__Entries supplied__
----------------

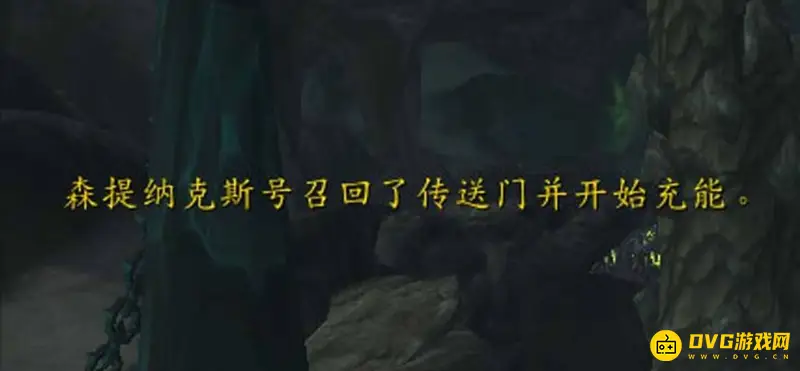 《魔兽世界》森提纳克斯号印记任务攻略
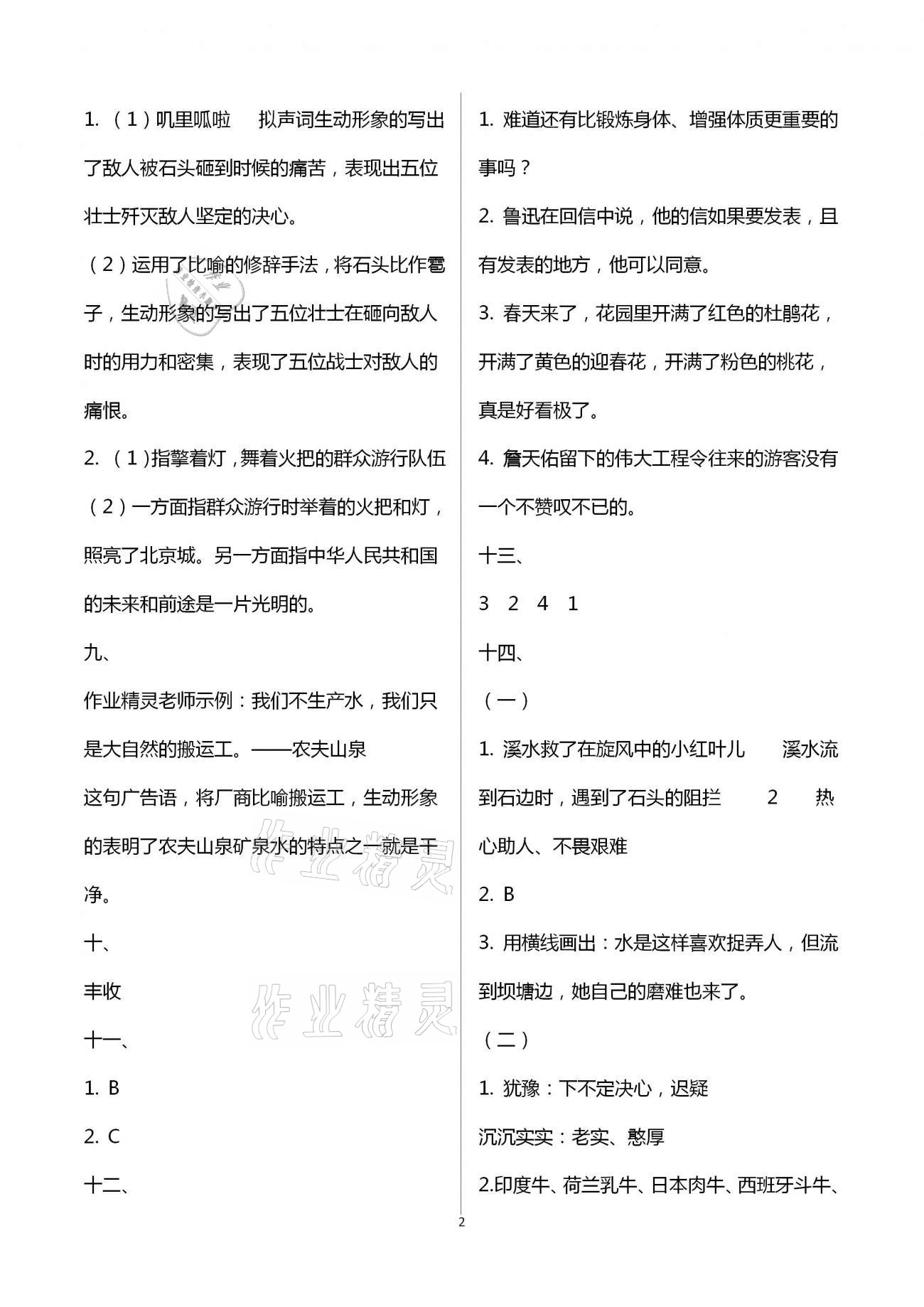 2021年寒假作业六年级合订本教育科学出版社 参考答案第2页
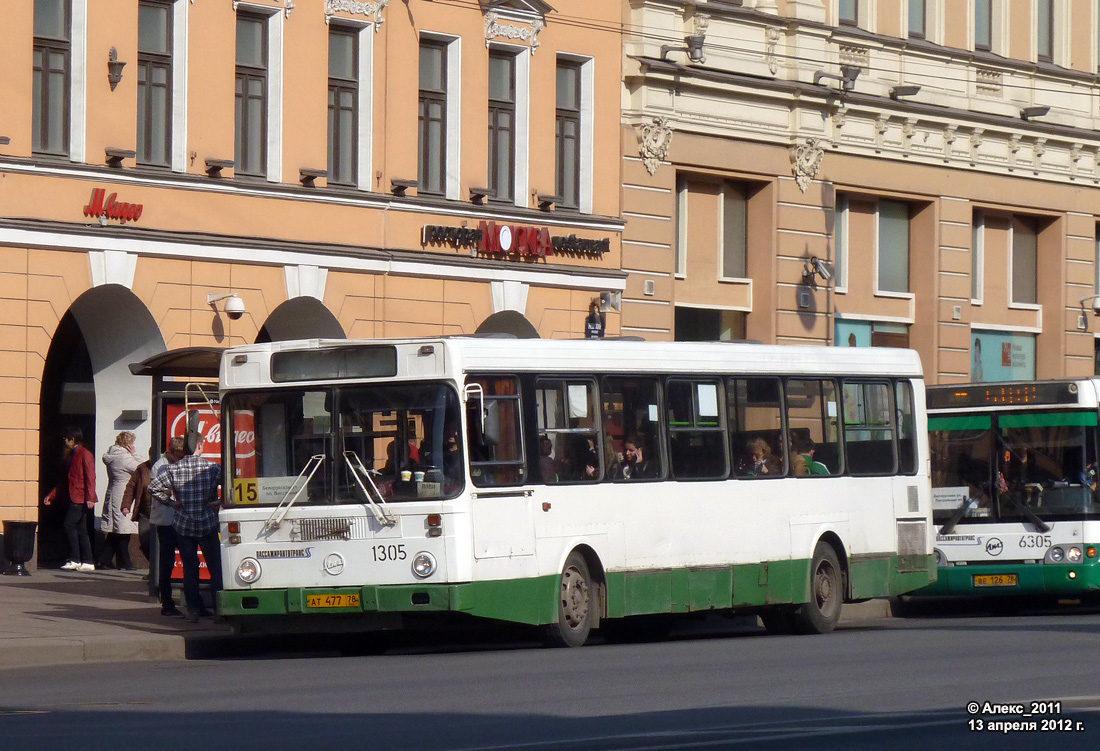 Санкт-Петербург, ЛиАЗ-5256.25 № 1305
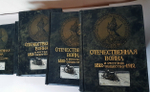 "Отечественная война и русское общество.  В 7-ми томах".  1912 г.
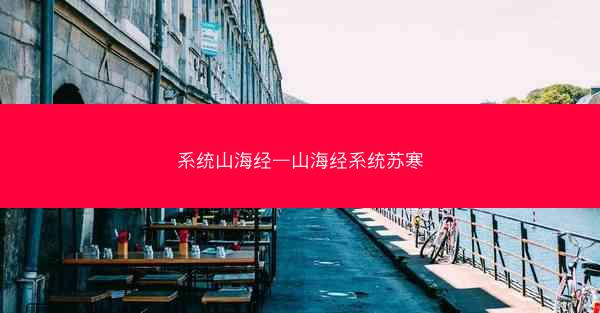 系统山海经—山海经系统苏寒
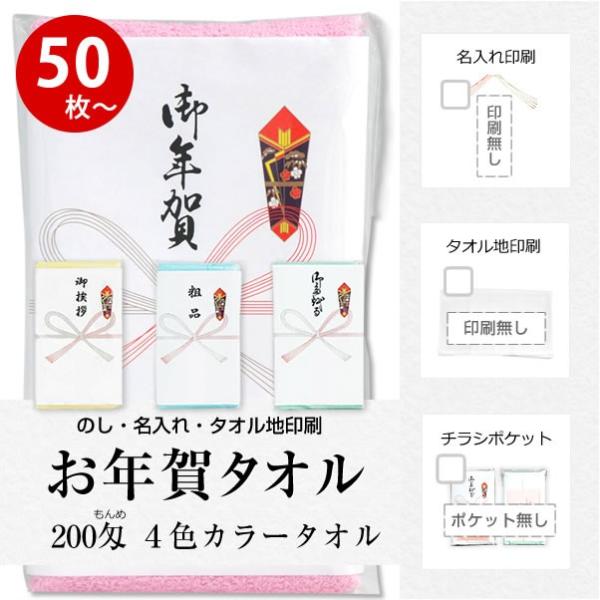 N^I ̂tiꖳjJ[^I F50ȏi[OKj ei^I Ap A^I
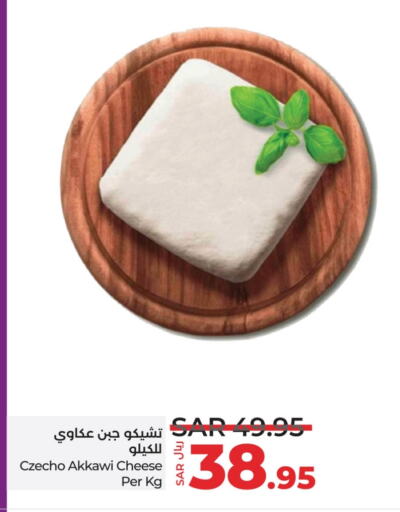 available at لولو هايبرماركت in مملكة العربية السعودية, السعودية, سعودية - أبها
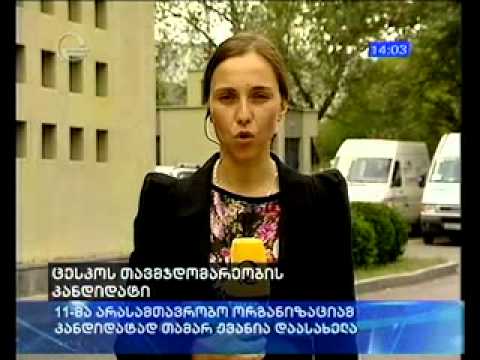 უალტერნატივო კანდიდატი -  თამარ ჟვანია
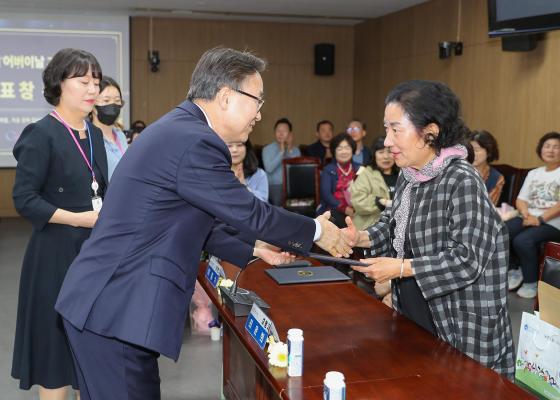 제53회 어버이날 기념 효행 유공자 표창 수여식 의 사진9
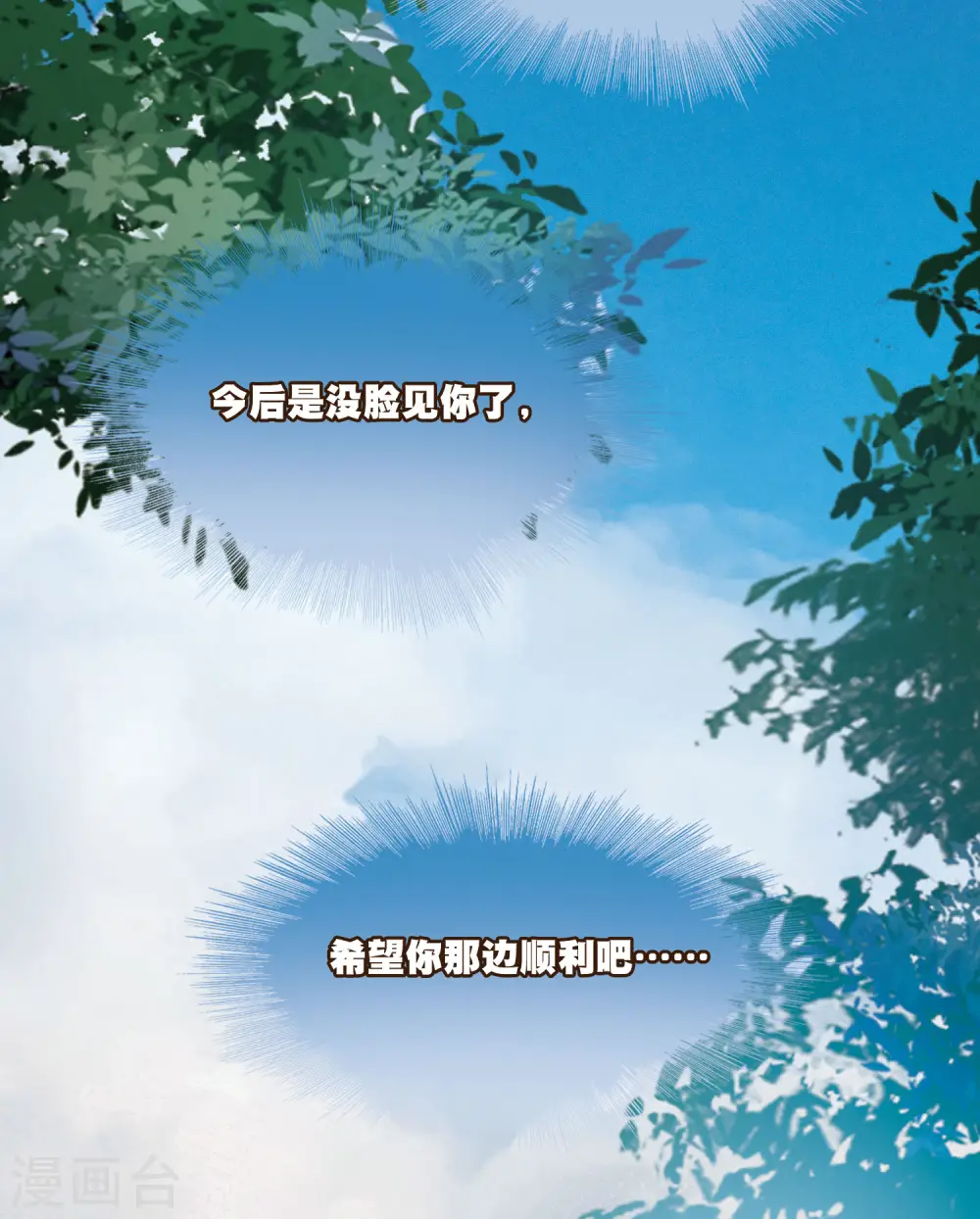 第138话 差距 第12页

----------------

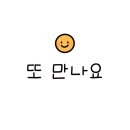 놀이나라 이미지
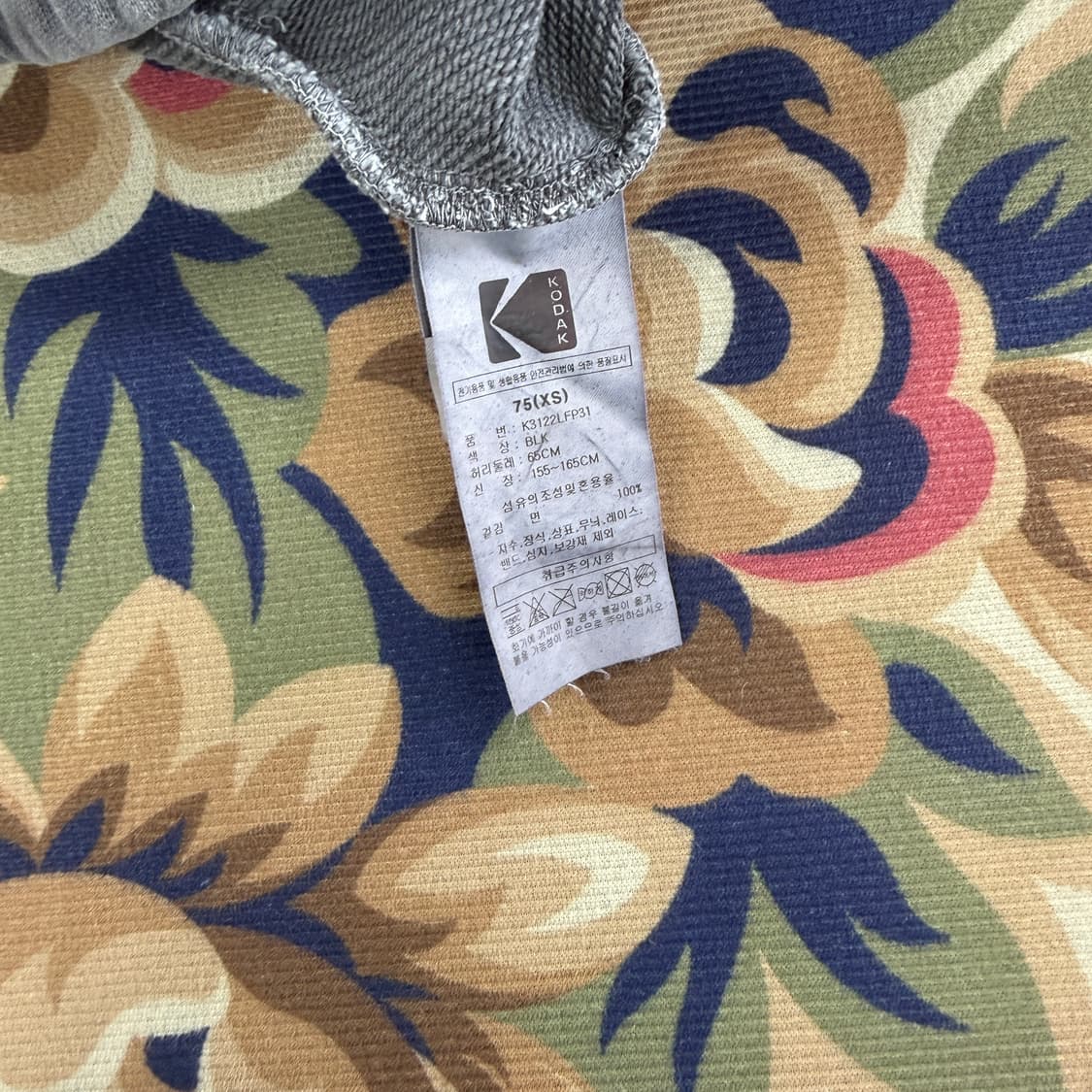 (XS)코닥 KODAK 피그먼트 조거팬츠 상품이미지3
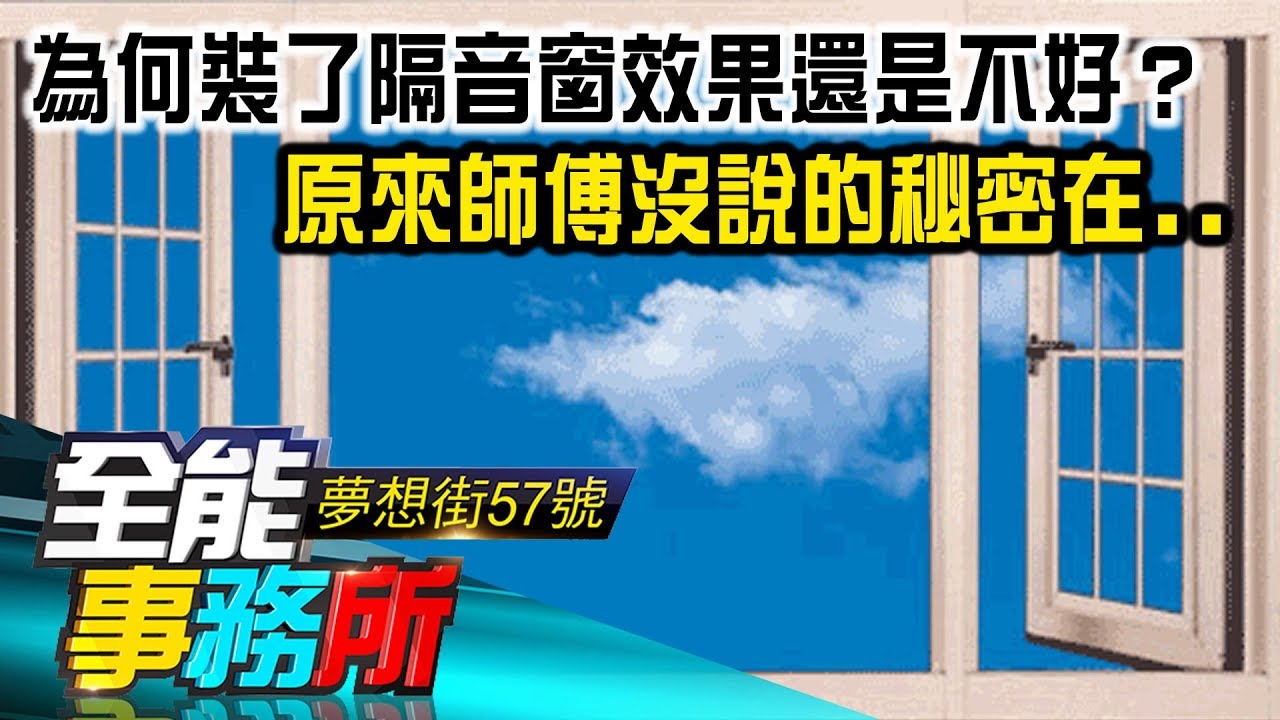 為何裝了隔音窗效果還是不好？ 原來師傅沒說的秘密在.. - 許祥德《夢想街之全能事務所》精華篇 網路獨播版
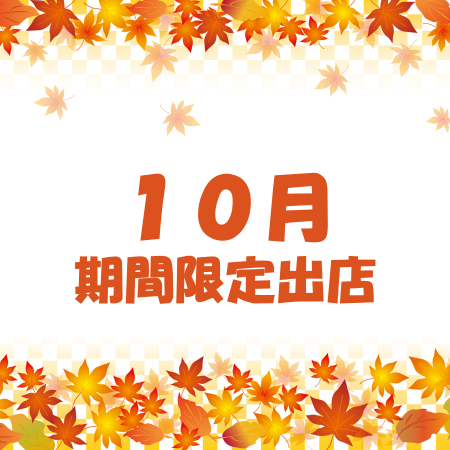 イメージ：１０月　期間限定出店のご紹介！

----------------

__Exercise__
Using the data above, set down each line from the line with "война и русское" to the line with "第138话 差距 第12页" exactly, both ends included, and leave the pictures behind. Nothing else belongs.

__Exercise result__
 "Отечественная война и русское общество.  В 7-ми томах".  1912 г.
 系统山海经—山海经系统苏寒
 N^I ̂tiꖳjJ[^I F50ȏi[OKj ei^I Ap A^I
 available at لولو هايبرماركت in مملكة العربية السعودية, السعودية, سعودية - أبها
 უალტერნატივო კანდიდატი -  თამარ ჟვანია
 제53회 어버이날 기념 효행 유공자 표창 수여식 의 사진9
 第138话 差距 第12页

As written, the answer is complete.